Sabato 15 ottobre, centenario della nascita di don Luigi Giussani, i ciellini saranno in piazza San Pietro, per l’udienza con Papa Francesco
E’ la storia di Francis Bakanibona, vent’anni, che Giussani definirà “il nostro primo martire”. Aveva incontrato i ragazzi di CCL solo da tre mesi, fu ucciso a botte del 1982 dai soldati del dittatore Obote che lo accusavano di aiutare i ribelli di Museveni. E c’è Simon, caporeparto in un’azienda: un suo compagno gli aveva offerto cinquemila scellini “per la tua medicina segreta, perché vedo che qui con te la gente lavora meglio, è contenta e io voglio sapere che cosa gli dai”. Rose è una di loro, con una radicalità impressionante per la sua età. Aprile 1984, un incontro di universitari a Milano. Giussani chiede il permesso di leggere “come esempio della cosa più divina che Cristo abbia portato sulla terra, una lettera che mi sono fatto proposito di leggere ovunque”. E’ una lettera a un’amica di Rose Busingye, che allora aveva sedici anni: “Sentite cosa scrive, dopo alcuni mesi che aveva incontrato un certo movimento in Uganda, era come rinata”. Rinascere, vivere su di sé “la cosa più divina che Cristo abbia portato sulla terra” è questo racconto: “Queste vacanze sono andata a casa, perché mi scrissero che mia sorella era stata uccisa dal marito: egli voleva sposare una ragazzina protestate e dicevano, allora, che i cattolici sono guerriglieri, e così hanno ucciso mia sorella in casa, l’hanno tagliata a colpi di zappa”. Rose ha paura, “ma pregai con autorità, attraverso Maria, per poter superare e vincere tutto ciò”. Arriva a casa, e per prima cosa dice a sua mamma, che pure era una donna di fede: “Perché non cominci ad amare subito? Dio esiste, Dio ci ama, noi dobbiamo comunicare questo amore agli altri… prega per quelli che odiano e ama ciascuno di loro”. La gente “era strana, piena di odio”, scrive Rose, eppure “trovava che io avevo il cuore preso dal perdono”. Come ai tempi di Gesù, non tutti coloro che si stupiscono vanno dietro alla persona che ha generato quello stupore.
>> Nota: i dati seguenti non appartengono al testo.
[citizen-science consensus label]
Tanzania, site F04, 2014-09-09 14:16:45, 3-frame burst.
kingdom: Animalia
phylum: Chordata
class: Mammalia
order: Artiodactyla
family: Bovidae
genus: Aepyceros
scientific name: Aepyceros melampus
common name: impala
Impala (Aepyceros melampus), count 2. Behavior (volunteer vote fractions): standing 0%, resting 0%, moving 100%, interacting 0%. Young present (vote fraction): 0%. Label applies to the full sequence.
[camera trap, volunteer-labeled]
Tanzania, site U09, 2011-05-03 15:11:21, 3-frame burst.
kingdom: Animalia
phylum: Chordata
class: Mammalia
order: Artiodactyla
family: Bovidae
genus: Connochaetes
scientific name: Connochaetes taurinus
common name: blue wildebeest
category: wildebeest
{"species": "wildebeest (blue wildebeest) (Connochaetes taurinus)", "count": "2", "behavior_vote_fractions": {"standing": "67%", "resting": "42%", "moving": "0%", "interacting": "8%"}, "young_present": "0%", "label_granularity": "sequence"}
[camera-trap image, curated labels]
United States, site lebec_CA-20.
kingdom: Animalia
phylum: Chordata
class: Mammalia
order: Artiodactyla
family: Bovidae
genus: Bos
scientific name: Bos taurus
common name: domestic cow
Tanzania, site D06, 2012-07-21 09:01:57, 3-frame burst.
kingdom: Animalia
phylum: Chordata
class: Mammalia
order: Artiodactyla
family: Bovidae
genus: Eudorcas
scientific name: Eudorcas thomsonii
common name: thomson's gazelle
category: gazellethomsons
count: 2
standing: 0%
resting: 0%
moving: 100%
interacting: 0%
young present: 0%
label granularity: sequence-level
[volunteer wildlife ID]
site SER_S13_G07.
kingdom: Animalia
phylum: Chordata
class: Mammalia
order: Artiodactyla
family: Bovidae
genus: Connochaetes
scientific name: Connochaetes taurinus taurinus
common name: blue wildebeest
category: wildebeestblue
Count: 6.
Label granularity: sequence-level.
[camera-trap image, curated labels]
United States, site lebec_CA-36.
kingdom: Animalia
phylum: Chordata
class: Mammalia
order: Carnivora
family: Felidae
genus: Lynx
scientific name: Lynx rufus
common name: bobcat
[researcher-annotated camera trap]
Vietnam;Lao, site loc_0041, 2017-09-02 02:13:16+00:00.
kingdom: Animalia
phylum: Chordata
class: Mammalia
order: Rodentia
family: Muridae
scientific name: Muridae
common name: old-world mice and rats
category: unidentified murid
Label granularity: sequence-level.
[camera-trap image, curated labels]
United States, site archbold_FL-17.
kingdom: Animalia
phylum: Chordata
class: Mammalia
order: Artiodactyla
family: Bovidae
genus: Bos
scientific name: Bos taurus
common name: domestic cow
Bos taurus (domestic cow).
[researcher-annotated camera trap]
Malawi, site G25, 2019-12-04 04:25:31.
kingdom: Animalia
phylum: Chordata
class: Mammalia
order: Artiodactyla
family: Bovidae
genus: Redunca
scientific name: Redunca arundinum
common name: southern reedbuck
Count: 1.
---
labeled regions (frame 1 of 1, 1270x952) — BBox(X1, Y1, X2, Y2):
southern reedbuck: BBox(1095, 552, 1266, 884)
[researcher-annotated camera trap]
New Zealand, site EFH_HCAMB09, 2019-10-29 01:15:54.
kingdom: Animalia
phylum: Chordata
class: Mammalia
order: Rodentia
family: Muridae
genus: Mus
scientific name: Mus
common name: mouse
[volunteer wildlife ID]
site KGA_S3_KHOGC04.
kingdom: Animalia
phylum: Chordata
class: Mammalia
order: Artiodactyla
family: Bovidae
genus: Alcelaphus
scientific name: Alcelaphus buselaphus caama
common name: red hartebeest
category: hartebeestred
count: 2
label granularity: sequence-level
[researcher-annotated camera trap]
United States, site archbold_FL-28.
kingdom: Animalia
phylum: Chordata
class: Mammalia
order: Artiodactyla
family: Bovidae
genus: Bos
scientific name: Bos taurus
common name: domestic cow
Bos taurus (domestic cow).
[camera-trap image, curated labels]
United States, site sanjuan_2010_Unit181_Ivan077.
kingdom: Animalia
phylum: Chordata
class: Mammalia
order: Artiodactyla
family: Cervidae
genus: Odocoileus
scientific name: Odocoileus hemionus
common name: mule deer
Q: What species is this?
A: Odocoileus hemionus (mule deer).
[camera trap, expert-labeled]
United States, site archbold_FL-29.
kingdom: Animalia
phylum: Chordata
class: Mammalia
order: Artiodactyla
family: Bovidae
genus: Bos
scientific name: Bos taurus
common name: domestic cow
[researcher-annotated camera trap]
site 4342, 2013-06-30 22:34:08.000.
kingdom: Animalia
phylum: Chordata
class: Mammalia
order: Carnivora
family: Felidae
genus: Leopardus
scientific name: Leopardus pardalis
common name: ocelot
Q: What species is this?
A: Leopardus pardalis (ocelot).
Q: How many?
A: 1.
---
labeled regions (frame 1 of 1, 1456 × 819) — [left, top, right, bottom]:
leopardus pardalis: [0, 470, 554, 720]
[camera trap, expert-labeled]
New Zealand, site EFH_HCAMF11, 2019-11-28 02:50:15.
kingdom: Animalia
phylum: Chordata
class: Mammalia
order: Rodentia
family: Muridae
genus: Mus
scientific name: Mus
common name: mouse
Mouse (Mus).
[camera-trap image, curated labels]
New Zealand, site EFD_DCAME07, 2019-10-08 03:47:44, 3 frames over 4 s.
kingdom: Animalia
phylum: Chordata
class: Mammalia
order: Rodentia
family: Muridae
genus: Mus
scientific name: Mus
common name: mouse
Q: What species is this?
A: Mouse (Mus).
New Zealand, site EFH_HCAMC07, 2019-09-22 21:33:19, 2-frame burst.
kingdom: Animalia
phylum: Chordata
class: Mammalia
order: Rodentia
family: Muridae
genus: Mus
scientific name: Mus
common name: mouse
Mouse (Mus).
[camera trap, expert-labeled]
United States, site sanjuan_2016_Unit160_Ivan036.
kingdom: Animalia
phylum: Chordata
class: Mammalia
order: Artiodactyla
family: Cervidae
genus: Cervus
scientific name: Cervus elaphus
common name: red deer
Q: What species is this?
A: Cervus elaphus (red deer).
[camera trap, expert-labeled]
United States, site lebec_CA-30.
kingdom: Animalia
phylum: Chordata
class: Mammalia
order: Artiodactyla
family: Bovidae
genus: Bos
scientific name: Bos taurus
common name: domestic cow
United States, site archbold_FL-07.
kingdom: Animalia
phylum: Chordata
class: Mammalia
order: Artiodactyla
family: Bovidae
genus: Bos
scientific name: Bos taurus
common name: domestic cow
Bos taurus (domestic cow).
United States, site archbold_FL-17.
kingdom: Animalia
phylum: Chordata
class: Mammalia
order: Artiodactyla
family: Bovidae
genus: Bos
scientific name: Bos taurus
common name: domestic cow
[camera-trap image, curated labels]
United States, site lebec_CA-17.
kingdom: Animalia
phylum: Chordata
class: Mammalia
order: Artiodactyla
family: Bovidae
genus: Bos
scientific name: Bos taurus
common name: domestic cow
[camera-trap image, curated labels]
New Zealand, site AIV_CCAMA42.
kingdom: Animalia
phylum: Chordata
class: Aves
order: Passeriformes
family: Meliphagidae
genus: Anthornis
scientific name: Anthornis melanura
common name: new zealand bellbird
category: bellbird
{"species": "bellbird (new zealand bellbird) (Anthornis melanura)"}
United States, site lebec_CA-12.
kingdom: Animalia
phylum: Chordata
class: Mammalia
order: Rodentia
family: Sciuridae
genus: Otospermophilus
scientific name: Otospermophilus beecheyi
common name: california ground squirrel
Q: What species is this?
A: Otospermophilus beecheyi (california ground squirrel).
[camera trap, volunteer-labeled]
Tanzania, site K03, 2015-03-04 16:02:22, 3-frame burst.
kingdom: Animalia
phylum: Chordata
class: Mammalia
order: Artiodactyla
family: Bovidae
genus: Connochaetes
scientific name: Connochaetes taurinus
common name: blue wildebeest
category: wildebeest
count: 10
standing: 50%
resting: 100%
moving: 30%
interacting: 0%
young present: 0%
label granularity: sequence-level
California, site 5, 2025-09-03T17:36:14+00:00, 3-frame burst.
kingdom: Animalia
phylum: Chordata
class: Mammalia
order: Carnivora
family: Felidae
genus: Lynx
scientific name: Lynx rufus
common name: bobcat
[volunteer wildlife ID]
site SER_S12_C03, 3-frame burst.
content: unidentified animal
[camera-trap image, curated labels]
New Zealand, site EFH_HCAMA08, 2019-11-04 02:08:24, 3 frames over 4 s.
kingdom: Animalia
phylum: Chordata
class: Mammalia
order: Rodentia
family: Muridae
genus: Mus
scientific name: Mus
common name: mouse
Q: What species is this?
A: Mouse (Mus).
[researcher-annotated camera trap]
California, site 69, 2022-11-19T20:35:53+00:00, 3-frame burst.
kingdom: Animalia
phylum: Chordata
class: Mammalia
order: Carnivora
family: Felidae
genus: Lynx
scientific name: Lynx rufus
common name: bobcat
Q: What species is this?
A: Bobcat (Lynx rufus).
Ma sua mamma, almeno lei sì.
E’ attraverso padre Tiboni che si imbatte nelle parole di don Giussani: “Il Mistero si è fatto carne”. Anche per lei, come molti anni prima per il Gius, è “il bel giorno” della scoperta fondamentale della vita. E scopre che in quel movimento di cui in Uganda ha conosciuto alcuni è sorta una associazione che si chiama Memores Domini, laici che “mettono in comune i beni, praticano la castità e vivono l’obbedienza ma non portano abiti religiosi e non emettono voti”. Vivono del loro lavoro e totalmente immersi nel mondo. Rose non è ancora adulta, dovrà aspettare almeno la fine degli studi prima di venire in Italia, nel 1990. Il primo incontro è in ascensore, in un albergo di Corvara, durante un raduno internazionale. “In corridoio vedo uno che diceva il rosario camminando avanti e indietro. Non sapevo nemmeno che faccia avesse don Giussani. ‘Ma tu sei la Rose?’, ‘Ma sei don Giussani?’. Mi ha abbracciato. Ho fatto tutta la vacanza senza neanche sentire cosa veniva detto: avevo in mente solo quello sguardo e quell’abbraccio”. Fare la “professione” per entrare fra i Memores è, giustamente, un percorso lungo, una verifica di anni. Invece passano pochi giorni, Giussani la chiama: “Sono tutti d’accordo che tu faccia la professione”. “Ma sai quanti anni ho?”. “Non importa, anche se avessi avuto cinque anni te l’avrei fatta fare lo stesso”. Vuoi bene a Gesù? Sì. Vuoi dare la vita per lui? No. “E’ rimasto un po’ scosso”, ricorda Rose: “E io: ‘Non ho niente nella vita da dare a Gesù”. Giussani diede un pugno sul tavolo, come sempre quando qualcosa di cruciale lo entusiasmava: “Dillo a tutti, sempre! Perché tutti pensano di dare qualcosa di importante a Gesù e così, per tutta a vita, è come se aspettassero la ricompensa. Invece è Lui che prende il nostro niente e lo salva”.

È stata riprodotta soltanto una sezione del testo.